Event details
Never trust, always verify. Tune in for tips and insights to help you secure your endpoints using Microsoft Intune as part of your larger Zero Trust strategy. Find out how you can use Intune to protect both access and data on organization-owned devices and personal devices used for work. Ask Microsoft Anything (AMA) and get the answers you need to implement the right policies, security settings, device configurations, and more. Only at Tech Community Live!

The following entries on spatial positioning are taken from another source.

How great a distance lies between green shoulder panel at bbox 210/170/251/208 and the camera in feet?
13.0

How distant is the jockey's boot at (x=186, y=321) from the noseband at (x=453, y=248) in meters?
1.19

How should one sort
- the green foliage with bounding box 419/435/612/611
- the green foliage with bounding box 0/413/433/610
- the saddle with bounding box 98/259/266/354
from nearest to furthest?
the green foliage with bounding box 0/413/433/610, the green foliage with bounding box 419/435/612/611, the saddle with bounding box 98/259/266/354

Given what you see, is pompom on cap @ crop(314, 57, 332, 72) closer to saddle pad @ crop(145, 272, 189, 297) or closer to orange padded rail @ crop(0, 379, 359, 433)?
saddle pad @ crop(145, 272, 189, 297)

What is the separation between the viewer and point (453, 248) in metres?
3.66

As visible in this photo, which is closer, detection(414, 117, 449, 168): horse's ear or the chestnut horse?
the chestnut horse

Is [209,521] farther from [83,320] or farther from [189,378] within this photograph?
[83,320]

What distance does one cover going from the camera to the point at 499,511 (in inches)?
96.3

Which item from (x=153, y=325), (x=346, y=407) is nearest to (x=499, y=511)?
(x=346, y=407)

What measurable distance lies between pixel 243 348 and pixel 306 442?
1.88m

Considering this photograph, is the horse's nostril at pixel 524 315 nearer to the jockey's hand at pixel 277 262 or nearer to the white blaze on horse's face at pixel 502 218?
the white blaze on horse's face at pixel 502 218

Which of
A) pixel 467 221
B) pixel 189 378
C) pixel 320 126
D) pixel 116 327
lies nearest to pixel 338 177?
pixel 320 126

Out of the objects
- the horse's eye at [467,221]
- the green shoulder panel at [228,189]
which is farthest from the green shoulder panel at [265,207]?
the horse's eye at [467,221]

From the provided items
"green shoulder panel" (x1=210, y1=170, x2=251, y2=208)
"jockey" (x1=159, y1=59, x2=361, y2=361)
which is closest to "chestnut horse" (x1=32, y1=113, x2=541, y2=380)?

Speakers: Mike Danoski, Clay Taylor, & Angela Robertson
Moderator: Jon Callahan
This event is part of Tech Community Live: Intune edition.
I'm in! How do I sign up?
Select “Add to calendar” to save the date and “Attend” to save your spot, receive event reminders, and participate in the Q&A. If you can’t make the live event, don’t worry. You can post your questions in advance and catch up on the answers and insights later in the week. All sessions for this Intune edition of Tech Community Live will be recorded and available on demand immediately after airing.
This event will feature AI-generated captions during the live broadcast. Human-generated captions will be available by the end of the week.

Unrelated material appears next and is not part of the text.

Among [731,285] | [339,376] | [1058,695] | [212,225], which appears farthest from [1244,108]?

Where can I post my questions?
Scroll to the bottom of this page and select “Comment.”
2 Comments
- VanakenJBrass Contributor
Our network is built around Zero Trust. Intune is our device management tool (Windows devices). Intune features require a lot of URL's to be whitelisted which makes supporting Intune in a Zero Trust network a challenge; more: when Microsoft changes Intune IP or URLs, or from our side, the network team makes changes we are not aware of.

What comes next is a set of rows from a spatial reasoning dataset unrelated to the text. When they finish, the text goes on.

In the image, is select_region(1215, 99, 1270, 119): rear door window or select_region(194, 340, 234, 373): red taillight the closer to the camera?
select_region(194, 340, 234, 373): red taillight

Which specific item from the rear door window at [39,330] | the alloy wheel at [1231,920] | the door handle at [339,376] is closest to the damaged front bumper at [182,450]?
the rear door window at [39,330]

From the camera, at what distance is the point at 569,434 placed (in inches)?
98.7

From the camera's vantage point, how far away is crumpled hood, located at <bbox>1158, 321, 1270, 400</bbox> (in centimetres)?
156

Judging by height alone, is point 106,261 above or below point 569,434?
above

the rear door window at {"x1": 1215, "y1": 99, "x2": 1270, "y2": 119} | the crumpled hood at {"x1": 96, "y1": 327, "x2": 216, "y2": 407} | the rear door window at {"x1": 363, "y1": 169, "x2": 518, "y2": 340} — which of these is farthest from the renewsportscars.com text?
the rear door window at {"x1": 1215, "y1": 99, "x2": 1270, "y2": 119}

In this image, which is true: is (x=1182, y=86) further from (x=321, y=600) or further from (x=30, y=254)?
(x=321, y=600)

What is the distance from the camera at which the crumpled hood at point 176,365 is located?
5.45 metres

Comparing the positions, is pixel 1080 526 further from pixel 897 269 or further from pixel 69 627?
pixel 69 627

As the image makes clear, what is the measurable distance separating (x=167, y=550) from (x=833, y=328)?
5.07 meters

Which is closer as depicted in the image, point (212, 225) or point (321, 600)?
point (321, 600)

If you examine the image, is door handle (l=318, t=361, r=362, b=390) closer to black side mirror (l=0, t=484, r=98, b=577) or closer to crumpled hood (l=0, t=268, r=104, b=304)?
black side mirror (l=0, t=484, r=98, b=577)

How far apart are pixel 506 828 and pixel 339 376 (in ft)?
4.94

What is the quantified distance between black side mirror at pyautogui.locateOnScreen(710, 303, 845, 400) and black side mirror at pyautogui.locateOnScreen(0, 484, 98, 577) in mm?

One shortcoming for Intune management is a standardized connectivity test that reports on connectivity issues and helps Intune admins check and act on connectivity issues; it would even enable security admins and network admins to smoke test Intune pro-actively when making changes and thus avoid disruptions for Intune. What is the Intune team's opinion on this?
- Francesco Scarpello
Microsoft
This is a very valid concern and one we hear frequently: traditional networks built on perimeter defense (trust everything inside, rather than based on identity, device health and compliance signals), struggle to maintain allow list for cloud services as they need to maintain static IP address lists. Intune endpoint IPs can change, especially CDN based services. The reason why they can change is to strengthen security, improve resilience, and scale globally. Intune is designed to operate over dynamic, cloud-native endpoints, and forcing it through static IP allow lists, centralized proxies, or TLS inspection creates fragility and operational risk. Microsoft explicitly recommends:
- Domain-based egress policies (FQDN) instead of static IP allow lists, because Intune and M365 endpoints change frequently and are CDN-backed
- Bypassing SSL/TLS inspection for Microsoft endpoints that don’t support it, as inspection often breaks enrollment, check-in, and policy delivery
- Local internet breakout where possible, rather than hairpinning traffic through centralized VPNs or proxies
For more information Support tip: Aligning network policy with Microsoft Intune and Zero Trust | Microsoft Community Hub
On the point of a standardized connectivity test: today, Microsoft publishes Intune endpoint documentation (Network endpoints for Microsoft Intune - Microsoft Intune | Microsoft Learn), but Intune does not rely on a single “connectivity probe” by design. Zero Trust shifts enforcement and validation to identity, device health, and compliance signals, not network reachability alone. In other words, if identity and device trust are verified, the network should largely become a fast, transparent transport layer rather than a control plane.